→ **READING TEXT**:
<<<<

The second ground upon which the Maine court distinguished Winship was based upon its conclusion that the crime with which petitioner was charged was "felonious homicide," and that malice aforethought was not an essential ingredient of that crime, but merely determined the degree of the offense. The term "felonious homicide," however, has never appeared in the Maine criminal statutes. Under the Maine statutory scheme an unlawful killing may be either murder or manslaughter. The statutory definition of murder is:

Whoever unlawfully kills a human being with malice aforethought, either express or implied, is guilty of murder and shall be punished by imprisonment for life. 17 M.R.S.A. § 2651. (Emphasis supplied.)

The statutory definition of manslaughter, insofar as presently relevant, is:

Whoever unlawfully kills a human being in the heat of passion, on sudden provocation, without express or implied malice aforethought, . . . shall be punished by a fine of not more than $1,000 or imprisonment for not more than 20 years. . . . 17 M.R.S.A. § 2551. (Emphasis supplied.)

>>>>

Reproduce verbatim the part of the passage on Maine's homicide statutes that runs from "Whoever unlawfully kills a human being with" to "2651. (Emphasis supplied.)". None of the lines below the passage are needed.

[Items drawn from a data source]
<<<<

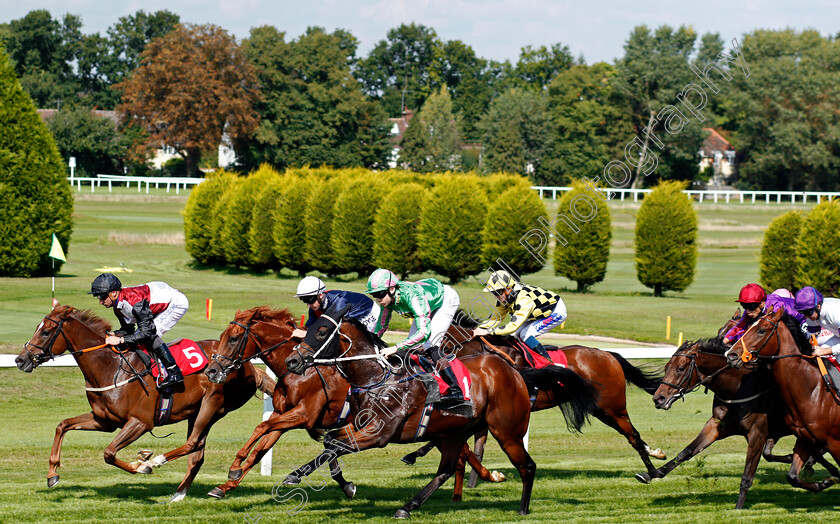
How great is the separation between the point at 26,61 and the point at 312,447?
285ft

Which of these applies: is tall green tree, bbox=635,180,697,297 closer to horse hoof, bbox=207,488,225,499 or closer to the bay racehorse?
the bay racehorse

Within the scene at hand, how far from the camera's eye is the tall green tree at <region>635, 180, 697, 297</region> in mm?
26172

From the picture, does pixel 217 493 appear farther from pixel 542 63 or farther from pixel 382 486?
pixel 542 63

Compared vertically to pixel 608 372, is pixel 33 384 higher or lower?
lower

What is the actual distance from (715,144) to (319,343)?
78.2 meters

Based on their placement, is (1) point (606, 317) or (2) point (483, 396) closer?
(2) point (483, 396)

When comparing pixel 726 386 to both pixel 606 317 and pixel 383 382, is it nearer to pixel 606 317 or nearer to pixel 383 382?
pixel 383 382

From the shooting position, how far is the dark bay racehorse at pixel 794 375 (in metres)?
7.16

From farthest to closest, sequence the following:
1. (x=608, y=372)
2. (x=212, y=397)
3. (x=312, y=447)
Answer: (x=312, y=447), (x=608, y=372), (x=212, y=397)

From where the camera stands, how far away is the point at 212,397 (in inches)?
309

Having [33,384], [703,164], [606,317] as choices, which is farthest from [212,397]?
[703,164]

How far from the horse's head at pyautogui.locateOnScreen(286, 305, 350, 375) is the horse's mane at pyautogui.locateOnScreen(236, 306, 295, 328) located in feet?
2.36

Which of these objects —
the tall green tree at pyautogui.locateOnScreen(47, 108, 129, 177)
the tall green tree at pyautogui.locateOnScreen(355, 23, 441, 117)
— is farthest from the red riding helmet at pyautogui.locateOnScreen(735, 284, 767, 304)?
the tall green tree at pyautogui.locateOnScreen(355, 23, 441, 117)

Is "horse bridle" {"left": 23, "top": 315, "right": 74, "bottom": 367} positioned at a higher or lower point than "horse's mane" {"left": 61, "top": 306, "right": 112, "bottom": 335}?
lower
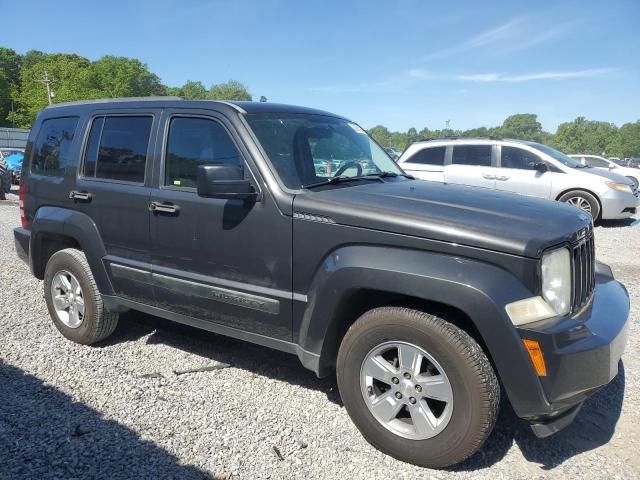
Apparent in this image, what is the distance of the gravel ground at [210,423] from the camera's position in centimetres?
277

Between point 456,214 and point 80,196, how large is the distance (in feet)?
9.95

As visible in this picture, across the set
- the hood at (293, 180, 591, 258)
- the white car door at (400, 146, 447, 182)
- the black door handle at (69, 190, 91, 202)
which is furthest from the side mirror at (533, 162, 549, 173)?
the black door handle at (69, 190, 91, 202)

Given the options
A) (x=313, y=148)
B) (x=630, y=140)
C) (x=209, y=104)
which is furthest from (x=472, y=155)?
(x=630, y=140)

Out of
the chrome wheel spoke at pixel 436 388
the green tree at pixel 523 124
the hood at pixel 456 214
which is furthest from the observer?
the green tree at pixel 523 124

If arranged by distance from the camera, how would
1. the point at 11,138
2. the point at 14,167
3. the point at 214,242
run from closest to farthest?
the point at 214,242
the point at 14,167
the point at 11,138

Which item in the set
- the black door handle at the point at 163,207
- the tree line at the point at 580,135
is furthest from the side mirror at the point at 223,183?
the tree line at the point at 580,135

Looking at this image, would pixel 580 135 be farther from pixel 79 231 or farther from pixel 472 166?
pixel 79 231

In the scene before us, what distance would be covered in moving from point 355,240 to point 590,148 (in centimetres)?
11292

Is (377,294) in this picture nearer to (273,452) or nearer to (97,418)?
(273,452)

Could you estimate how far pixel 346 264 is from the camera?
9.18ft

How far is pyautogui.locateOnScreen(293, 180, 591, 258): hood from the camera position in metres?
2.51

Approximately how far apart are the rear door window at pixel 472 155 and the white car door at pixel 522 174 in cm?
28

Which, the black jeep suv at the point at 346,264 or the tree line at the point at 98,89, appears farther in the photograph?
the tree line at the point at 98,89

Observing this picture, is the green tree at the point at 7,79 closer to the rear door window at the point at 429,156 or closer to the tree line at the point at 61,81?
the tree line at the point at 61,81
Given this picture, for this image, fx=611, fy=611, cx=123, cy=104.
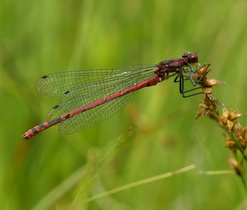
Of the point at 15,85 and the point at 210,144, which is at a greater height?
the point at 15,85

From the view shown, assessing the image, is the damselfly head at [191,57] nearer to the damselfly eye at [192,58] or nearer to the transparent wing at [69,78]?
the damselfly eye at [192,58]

>>>>
<<<<

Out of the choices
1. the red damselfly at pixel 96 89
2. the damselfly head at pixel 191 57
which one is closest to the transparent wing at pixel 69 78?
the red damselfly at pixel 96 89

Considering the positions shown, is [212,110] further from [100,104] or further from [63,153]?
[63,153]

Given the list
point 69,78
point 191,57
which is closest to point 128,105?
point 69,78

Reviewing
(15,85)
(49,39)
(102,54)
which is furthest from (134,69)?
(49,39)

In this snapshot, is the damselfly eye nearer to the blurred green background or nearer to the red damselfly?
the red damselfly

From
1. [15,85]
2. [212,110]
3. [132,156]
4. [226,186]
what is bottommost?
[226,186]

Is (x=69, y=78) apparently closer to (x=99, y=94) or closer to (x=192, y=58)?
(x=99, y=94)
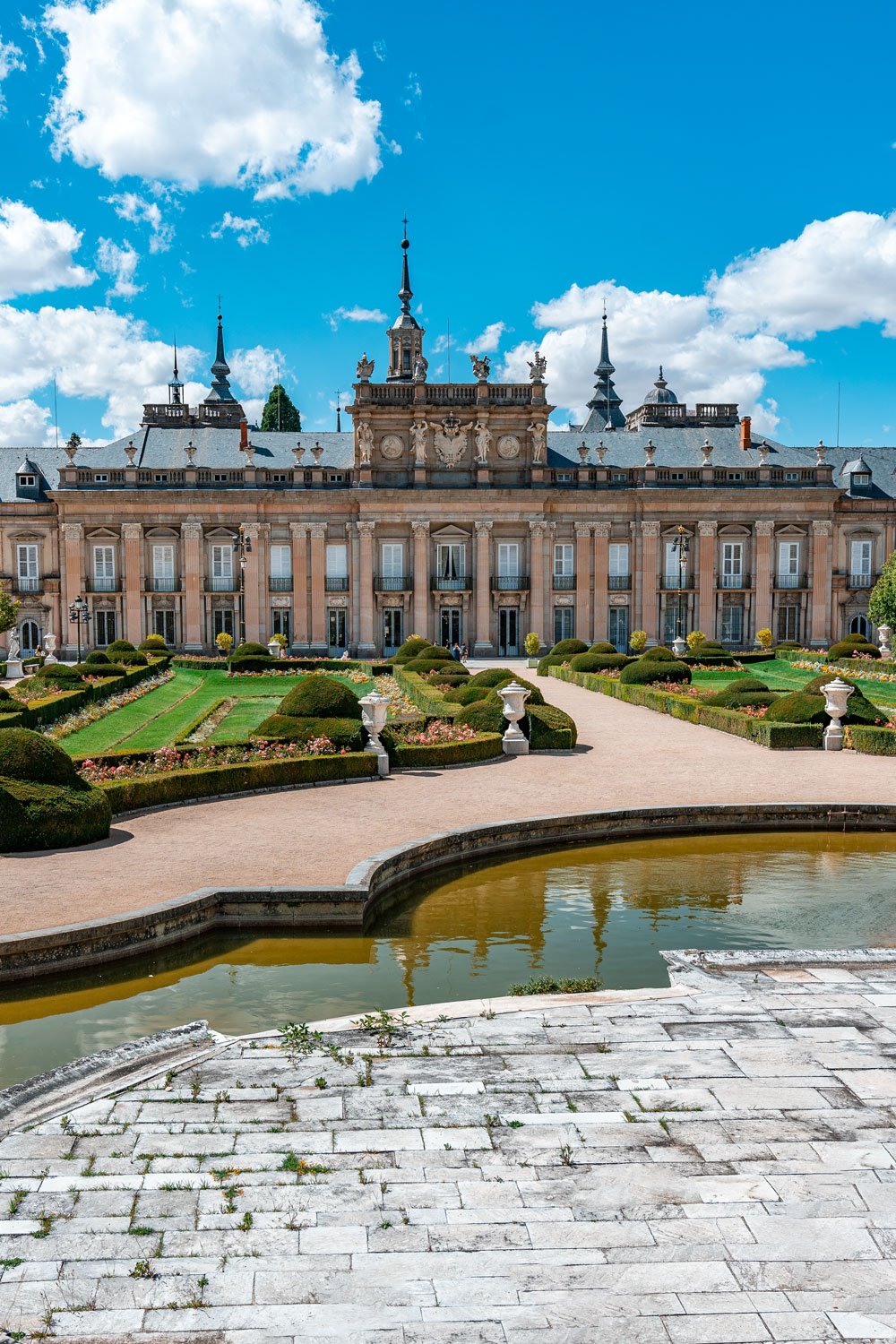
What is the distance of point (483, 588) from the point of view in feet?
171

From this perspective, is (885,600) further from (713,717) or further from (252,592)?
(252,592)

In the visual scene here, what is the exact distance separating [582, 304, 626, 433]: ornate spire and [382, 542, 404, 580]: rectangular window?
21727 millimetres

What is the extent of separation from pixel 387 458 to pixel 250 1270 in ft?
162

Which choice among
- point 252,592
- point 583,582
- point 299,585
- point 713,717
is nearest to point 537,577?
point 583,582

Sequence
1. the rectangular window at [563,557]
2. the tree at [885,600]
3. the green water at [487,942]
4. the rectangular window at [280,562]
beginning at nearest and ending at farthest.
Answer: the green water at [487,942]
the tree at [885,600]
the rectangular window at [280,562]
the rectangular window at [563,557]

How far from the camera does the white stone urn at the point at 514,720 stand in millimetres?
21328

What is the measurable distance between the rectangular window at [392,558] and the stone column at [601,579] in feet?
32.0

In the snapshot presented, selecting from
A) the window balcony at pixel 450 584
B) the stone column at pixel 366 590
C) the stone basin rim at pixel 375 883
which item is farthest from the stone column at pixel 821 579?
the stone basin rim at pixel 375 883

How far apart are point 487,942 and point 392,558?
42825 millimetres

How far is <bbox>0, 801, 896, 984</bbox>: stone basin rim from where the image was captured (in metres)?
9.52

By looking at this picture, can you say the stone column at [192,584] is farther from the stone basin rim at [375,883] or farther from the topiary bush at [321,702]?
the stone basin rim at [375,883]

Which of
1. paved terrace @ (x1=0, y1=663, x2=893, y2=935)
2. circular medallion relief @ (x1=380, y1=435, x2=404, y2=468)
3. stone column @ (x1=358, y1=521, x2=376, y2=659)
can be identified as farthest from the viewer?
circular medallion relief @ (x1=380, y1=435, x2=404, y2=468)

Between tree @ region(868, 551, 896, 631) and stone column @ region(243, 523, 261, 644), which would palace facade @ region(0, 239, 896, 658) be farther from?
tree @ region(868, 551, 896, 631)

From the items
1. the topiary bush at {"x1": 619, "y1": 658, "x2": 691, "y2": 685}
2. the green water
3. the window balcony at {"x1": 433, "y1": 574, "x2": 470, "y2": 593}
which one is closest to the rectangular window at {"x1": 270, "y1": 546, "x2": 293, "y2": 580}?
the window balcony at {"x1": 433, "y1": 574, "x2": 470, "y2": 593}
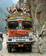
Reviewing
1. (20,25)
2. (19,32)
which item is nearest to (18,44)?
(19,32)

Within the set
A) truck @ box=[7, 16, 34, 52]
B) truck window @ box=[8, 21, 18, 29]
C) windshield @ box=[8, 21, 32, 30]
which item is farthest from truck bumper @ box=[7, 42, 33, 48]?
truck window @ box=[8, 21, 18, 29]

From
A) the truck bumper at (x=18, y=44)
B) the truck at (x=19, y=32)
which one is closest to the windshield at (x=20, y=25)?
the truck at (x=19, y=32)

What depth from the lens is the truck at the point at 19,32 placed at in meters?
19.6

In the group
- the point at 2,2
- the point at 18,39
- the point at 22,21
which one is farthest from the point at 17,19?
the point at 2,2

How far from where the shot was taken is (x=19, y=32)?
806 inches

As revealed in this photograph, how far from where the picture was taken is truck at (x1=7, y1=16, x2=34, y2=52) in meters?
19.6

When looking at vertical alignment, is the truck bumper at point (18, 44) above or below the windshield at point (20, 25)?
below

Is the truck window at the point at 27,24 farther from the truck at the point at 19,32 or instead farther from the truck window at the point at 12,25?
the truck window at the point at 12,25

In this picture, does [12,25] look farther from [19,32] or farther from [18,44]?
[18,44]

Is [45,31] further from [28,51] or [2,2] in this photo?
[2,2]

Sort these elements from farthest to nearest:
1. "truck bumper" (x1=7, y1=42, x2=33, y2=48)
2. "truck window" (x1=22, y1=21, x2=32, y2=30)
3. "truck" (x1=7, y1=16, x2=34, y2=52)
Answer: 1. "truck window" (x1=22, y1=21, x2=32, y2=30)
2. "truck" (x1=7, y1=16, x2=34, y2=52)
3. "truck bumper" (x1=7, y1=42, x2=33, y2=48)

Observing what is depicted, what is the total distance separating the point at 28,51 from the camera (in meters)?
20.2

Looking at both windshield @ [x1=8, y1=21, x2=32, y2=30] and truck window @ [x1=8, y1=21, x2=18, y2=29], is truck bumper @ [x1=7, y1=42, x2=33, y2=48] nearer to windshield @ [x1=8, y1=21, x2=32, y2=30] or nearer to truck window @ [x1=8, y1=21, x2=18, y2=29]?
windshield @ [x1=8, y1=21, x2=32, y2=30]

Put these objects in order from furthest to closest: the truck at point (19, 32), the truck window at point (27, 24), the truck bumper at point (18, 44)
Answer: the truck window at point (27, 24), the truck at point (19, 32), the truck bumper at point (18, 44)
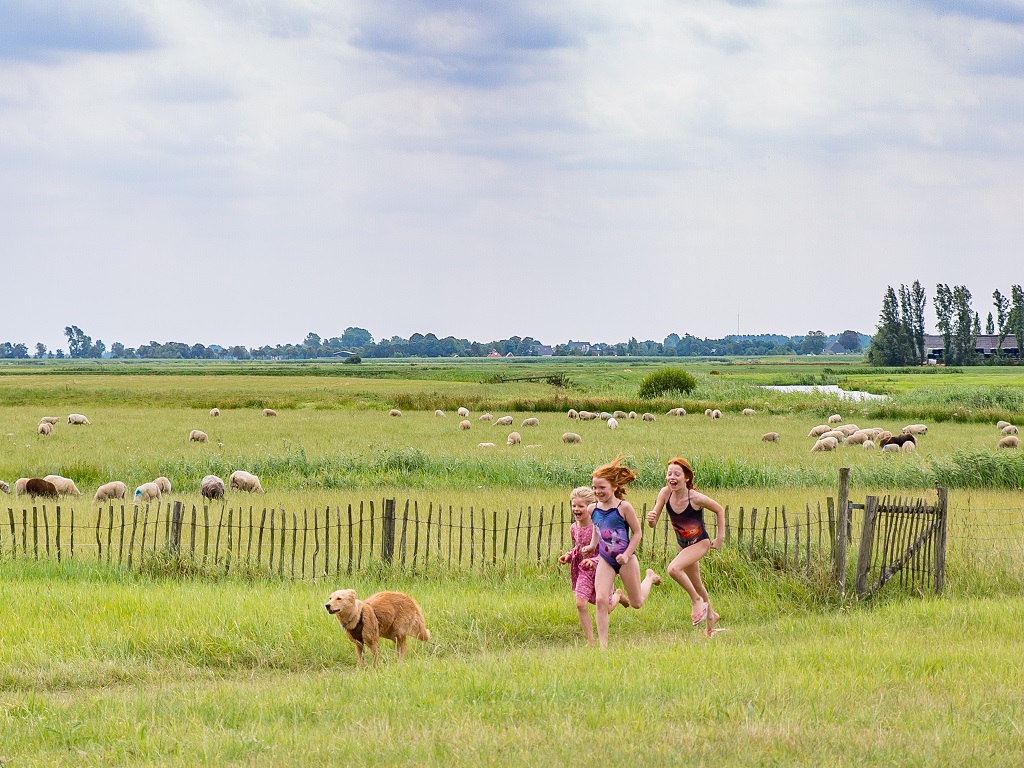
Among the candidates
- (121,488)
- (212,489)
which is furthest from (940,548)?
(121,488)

>>>>
<<<<

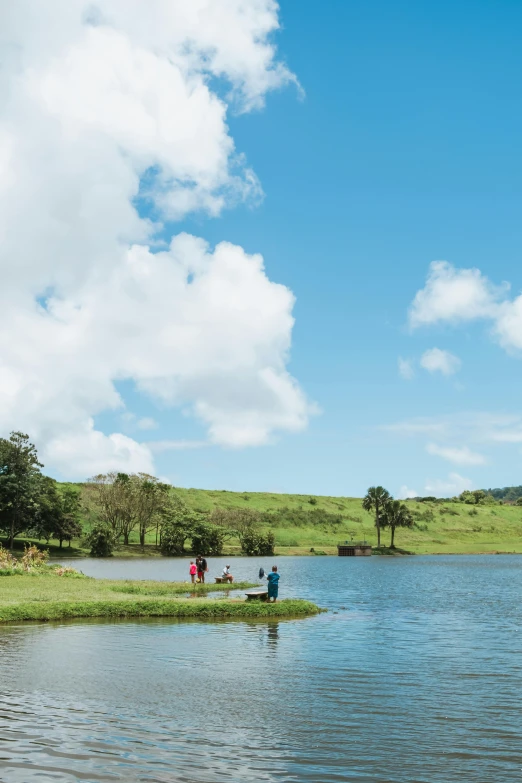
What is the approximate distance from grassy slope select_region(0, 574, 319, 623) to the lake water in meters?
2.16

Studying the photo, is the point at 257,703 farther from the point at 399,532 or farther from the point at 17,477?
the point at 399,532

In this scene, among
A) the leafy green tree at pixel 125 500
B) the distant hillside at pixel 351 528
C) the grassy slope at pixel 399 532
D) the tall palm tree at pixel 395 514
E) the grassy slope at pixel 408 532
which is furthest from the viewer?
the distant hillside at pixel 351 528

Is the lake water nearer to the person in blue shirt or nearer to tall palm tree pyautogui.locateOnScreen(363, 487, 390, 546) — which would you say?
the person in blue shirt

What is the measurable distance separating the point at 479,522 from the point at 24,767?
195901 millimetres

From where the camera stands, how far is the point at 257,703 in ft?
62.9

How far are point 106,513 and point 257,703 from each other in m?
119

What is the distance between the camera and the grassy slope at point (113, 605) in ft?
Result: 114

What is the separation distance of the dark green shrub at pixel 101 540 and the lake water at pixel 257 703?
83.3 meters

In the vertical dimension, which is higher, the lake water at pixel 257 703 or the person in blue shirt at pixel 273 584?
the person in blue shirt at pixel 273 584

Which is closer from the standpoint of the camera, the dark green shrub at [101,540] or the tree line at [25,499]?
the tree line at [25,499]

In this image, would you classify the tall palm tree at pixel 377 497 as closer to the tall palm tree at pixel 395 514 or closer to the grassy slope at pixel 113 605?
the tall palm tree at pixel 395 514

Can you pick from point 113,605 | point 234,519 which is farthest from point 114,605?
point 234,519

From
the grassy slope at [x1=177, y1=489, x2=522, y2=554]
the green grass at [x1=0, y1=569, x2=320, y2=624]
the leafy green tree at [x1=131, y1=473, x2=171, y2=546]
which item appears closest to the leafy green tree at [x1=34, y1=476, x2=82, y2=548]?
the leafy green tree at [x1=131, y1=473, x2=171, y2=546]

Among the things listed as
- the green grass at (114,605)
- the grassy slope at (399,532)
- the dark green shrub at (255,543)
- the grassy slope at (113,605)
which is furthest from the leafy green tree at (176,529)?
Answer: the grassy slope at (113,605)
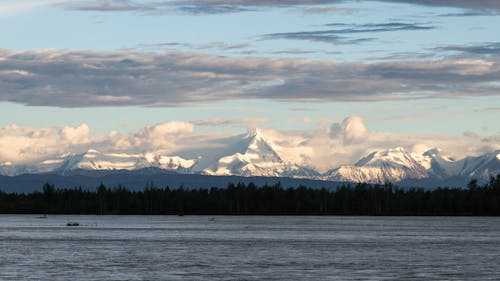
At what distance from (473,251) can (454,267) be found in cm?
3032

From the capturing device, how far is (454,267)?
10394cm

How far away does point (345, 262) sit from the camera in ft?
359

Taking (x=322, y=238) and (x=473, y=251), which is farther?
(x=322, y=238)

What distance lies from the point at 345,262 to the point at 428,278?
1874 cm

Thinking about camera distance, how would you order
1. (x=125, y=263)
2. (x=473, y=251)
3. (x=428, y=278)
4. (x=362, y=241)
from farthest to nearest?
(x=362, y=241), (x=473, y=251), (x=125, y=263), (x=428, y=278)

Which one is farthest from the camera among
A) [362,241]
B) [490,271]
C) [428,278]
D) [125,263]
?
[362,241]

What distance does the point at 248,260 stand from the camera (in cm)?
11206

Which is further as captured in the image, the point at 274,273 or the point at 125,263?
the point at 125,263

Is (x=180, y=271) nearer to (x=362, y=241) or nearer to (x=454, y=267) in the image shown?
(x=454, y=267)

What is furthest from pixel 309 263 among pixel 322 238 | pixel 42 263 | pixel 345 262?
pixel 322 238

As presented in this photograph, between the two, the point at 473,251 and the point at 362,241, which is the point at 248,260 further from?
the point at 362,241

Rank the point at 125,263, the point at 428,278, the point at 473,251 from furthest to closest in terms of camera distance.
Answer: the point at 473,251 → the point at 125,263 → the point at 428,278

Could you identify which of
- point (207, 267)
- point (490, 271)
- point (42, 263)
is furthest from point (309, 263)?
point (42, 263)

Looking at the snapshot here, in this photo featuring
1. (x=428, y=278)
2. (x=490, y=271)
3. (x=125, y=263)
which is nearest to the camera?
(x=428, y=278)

>>>>

→ **EXERCISE ANSWER**:
Whoever unlawfully kills a human being with malice aforethought, either express or implied, is guilty of murder and shall be punished by imprisonment for life. 17 M.R.S.A. § 2651. (Emphasis supplied.)